Average Wall Street bonuses dropped 9 percent in 2015, according to the New York State Comptroller. More than half a million banking jobs have been eliminated around the world since the 2008 crisis. But it's not just about people losing their jobs or making less money; the contraction should be troubling for anyone concerned with how the finance industry can be an engine for economic growth when it's struggling even to delineate what a bank might look like in five years' time.

Fintech might be the major threat of the banking industry even though JPMorgan Chief Executive Officer Jamie Dimon asserted last week that banks are "pretty good at using digital technology to make it easier for customers," and that "it will be a challenge for anyone to be better, faster, cheaper than us."

Another threat is the effects of increased industry regulation which are paltry compared with the challenge posed by fintech, as Erste Group Bank CEO Andreas Treichl told Bloomberg Television last week: "We don’t need to be scared of the digital challenge because if we don’t manage to go digital, we’re gone anyway."

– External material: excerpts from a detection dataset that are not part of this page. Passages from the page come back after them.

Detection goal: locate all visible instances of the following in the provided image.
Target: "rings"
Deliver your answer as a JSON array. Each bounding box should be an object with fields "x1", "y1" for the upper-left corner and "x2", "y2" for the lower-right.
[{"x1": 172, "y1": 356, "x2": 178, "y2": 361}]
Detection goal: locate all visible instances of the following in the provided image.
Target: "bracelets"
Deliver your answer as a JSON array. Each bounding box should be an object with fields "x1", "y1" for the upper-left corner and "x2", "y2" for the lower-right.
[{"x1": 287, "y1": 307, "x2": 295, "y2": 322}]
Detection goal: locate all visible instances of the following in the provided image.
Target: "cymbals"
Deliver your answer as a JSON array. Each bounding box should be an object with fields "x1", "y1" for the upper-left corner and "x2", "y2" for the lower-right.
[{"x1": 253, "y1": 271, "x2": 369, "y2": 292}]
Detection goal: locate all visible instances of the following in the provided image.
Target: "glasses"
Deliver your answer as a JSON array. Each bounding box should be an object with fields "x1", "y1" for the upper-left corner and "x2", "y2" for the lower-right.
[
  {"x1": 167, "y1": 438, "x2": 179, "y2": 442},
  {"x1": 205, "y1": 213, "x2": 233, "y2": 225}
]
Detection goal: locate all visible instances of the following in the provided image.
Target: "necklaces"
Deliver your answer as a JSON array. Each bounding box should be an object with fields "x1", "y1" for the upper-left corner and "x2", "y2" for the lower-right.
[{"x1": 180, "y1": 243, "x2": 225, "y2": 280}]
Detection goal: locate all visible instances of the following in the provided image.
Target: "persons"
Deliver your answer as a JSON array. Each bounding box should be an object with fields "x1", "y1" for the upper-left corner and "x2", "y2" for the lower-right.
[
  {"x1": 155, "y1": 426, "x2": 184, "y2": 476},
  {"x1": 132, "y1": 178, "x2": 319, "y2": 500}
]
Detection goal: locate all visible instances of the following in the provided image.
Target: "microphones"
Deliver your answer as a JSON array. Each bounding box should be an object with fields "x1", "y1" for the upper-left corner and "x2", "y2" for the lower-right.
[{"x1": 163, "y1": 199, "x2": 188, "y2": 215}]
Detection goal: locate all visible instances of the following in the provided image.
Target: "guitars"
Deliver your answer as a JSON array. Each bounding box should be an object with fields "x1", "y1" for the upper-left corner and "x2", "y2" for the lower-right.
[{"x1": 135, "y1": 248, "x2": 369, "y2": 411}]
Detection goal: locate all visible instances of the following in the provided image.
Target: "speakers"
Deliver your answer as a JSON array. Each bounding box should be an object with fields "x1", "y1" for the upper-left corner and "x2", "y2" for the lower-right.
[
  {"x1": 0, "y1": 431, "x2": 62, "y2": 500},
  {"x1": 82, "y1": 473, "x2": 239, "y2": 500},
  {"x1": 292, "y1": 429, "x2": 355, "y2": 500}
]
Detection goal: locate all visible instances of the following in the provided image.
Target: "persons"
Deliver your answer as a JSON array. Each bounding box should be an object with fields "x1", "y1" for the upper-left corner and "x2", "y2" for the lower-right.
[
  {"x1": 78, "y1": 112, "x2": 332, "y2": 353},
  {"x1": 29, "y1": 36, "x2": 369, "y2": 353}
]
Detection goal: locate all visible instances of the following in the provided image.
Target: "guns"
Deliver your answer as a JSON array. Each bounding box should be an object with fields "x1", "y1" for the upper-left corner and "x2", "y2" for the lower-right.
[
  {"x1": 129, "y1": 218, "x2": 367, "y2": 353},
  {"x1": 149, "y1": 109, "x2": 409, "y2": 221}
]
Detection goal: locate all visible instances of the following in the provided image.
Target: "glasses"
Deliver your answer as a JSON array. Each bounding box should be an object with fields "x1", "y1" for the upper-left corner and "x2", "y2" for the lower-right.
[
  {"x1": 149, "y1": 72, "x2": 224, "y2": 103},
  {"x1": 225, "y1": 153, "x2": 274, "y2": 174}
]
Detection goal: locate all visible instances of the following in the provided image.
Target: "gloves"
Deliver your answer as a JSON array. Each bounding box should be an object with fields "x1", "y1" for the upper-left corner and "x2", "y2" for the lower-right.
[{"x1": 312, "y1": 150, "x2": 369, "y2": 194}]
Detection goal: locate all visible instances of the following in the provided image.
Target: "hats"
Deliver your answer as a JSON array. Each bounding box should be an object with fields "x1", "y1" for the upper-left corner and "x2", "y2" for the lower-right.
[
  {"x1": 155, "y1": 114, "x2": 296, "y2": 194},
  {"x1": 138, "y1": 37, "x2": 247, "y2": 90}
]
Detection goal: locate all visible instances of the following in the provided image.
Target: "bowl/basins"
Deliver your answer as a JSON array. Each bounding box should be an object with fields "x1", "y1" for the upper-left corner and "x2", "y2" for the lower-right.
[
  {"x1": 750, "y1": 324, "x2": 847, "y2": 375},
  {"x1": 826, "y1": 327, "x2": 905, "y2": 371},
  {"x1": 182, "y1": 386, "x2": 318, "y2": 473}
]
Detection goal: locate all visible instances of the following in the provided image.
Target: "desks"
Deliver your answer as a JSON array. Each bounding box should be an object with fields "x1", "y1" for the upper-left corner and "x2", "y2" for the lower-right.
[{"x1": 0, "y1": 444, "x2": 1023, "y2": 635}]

Speaking of regulators, officials in Europe are increasingly aware that their policies are hurting banks. Negative interest rates at the European Central Bank, paying for the privilege of having money there, this can't be passed onto customers for fear they'll take their deposits elsewhere. And for smaller lenders, increased regulation means more bureaucracy, which in turn takes away resources that might otherwise be helping the economy. That's the result of a consultation to assess the consequences of 40 new rules, European Union financial services chief Jonathan Hill said last week.

By now, the big banks probably wish they had been dismembered and broken up piecemeal by the regulators. Instead, they look as miserable as overweight gourmands on a diet of lettuce and water.